Reproduza palavra por palavra o trecho do texto sobre a crise económica que começa em "O desemprego dos" e segue até "de procurar emprego.".

▶ **Fonte**
____________
O desemprego dos trabalhadores negros atingiu 10,6 por cento, devido
principalmente a perdas de emprego entre mulheres negras. O desemprego entre
mães solteiras e juventude também está a crescer. E estes
números governamentais não incluem milhões de
trabalhadores desencorajados que desistiram de procurar emprego.
Em meio à crise do crédito, foi anunciado que a
produção industrial a base do emprego e do rendimento
em Agosto caiu no máximo de três anos. Houve uma
diminuição de 1,1 por cento na produção das
fábricas, minas e serviços públicos. A
produção automóvel caiu 12 por cento, a maior queda numa
década.
Uma coisa está clara com a presente crise: Nem a classe capitalista ,
que possui toda a riqueza produtiva, nem o governo capitalista, que
supervisiona o sistema, tem o controle da situação
económica ou financeira.
Cada medida que eles tomam para deter a crise do crédito é
seguida por outra erupção de pânico. Cada vez que o
mercado de acções sobe, ele rapidamente perde todos os seus
ganhos e ainda mais. E por muito que os sábios declarem não
haver recessão, o crescimento firme do desemprego e o declínio da
produção continua, sem consideração por quaisquer
dos chamados "estímulos económicos".
Mudança na psicologia da classe dominante
A intervenção do governo capitalista na crise bancária
provocou uma mudança súbita na psicologia da classe dominante
pois esta observa o seu sistema a girar descontroladamente. Depois de o
sistema capitalista ter ultrapassado a crise da década de 1930, os
patrões nos EUA começaram a esquecer-se das razões porque
o presidente Roosevelt havia tomado medidas sem precedentes para resgatar a
economia. Eles começaram a desdenhar qualquer intervenção
do governo nos seus assuntos.
____________
▶ **Entradas apresentadas**
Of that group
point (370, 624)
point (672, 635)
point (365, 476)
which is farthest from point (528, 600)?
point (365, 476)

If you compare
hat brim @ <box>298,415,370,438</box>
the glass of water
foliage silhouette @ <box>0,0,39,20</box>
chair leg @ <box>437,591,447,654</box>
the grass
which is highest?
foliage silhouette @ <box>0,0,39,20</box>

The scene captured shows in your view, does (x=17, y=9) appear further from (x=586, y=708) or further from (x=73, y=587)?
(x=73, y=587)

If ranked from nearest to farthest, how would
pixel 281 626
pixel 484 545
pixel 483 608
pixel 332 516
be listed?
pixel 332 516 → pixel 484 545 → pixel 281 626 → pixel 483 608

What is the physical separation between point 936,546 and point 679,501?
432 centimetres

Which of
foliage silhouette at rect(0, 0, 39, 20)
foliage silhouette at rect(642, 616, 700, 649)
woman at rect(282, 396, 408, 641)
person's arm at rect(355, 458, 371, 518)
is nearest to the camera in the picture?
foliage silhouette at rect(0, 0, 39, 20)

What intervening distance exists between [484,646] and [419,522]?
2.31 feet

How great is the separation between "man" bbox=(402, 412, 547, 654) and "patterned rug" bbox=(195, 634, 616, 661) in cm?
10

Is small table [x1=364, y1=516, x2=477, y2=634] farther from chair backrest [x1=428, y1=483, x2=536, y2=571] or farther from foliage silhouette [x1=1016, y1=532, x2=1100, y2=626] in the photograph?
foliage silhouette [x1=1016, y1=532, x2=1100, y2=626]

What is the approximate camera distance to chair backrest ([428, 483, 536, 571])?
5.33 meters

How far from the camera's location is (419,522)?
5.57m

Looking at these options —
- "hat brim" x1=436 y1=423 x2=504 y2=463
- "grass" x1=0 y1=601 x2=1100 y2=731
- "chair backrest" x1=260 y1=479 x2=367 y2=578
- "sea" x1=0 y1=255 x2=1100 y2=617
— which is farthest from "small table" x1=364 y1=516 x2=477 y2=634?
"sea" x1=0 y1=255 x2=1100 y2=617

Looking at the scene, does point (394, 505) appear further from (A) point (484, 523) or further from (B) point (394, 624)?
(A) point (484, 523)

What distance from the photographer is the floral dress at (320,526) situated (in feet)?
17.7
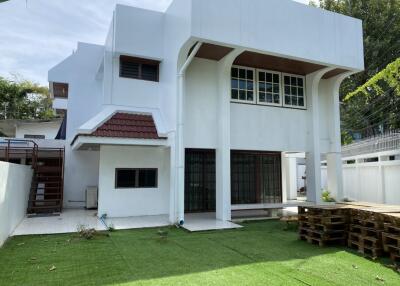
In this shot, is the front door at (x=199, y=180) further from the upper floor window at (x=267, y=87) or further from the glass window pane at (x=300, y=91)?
the glass window pane at (x=300, y=91)

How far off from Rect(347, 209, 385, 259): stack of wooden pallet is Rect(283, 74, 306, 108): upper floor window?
6383 millimetres

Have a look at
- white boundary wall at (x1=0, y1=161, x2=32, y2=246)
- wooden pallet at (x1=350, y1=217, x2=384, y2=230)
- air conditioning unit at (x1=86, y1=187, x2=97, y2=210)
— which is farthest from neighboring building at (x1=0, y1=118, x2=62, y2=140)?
wooden pallet at (x1=350, y1=217, x2=384, y2=230)

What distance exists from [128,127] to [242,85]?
4713 millimetres

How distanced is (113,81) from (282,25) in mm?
6644

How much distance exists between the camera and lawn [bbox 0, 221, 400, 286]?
546 cm

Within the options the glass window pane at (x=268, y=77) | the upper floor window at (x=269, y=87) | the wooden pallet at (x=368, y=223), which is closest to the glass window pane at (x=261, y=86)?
the upper floor window at (x=269, y=87)

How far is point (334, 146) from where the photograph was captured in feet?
44.1

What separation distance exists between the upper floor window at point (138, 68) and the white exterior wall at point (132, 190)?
116 inches

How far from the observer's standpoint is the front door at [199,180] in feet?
44.1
____________
▶ **Solução**
O desemprego dos trabalhadores negros atingiu 10,6 por cento, devido
principalmente a perdas de emprego entre mulheres negras. O desemprego entre
mães solteiras e juventude também está a crescer. E estes
números governamentais não incluem milhões de
trabalhadores desencorajados que desistiram de procurar emprego.